* _Challenge_: In the film plot summary, what does Sindhu's father threaten to do if he is not told where his daughter is?

* _Provided passage_:
He decides to go to Hyderabad to try his luck in films without informing anyone. On his way to Hyderabad, he runs into Sindhu again and tries to take a selfie with her and sends it to his friend Babji. He reaches Hyderabad and roams around the city for opportunities in films. He soon realizes that it is going to be a tough job and decides to return to his village. As soon as he arrives in the village, he is surrounded by his father and a group of villagers, who accuses him of eloping with Sindhu. Her father threatens him to tell the whereabouts of his daughter. Otherwise, he would complain to the police. He pleads for his innocence, but nobody listens. He calls up his friend Babji to know the actual reason for all the chaos. Babji reveals that he spread the news in the village that they both eloped when encountered with an unavoidable situation. They both escape to Hyderabad again to find Sindhu and bring her back to the village to prove their innocence.

* _Data extract_:
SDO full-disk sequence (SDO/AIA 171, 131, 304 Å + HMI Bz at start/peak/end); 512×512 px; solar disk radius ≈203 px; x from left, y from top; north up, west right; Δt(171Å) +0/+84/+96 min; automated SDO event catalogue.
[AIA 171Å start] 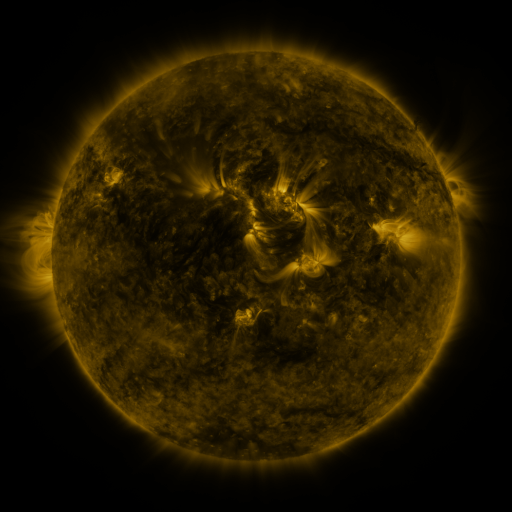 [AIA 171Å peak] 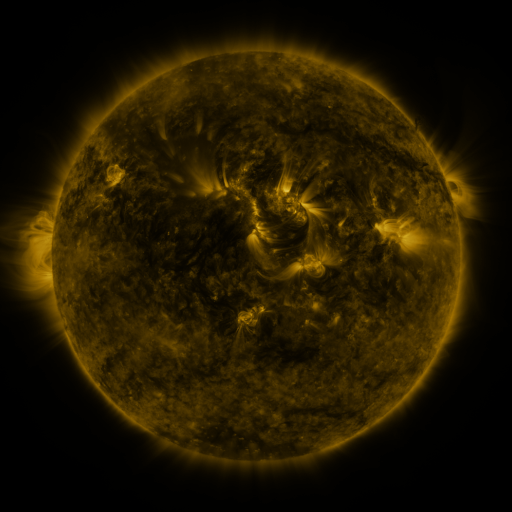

* _Output below_: He threatens to complain to the police.